── Data supplied ──

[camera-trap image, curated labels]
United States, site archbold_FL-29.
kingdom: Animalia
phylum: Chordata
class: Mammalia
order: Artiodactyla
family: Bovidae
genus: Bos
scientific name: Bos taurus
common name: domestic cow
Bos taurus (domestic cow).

───

## Description of the task
No line before the one with "order: Artiodactyla" belongs in the answer; copy that line and the rest of the records exactly.

## Solution to this problem
order: Artiodactyla
family: Bovidae
genus: Bos
scientific name: Bos taurus
common name: domestic cow
Bos taurus (domestic cow).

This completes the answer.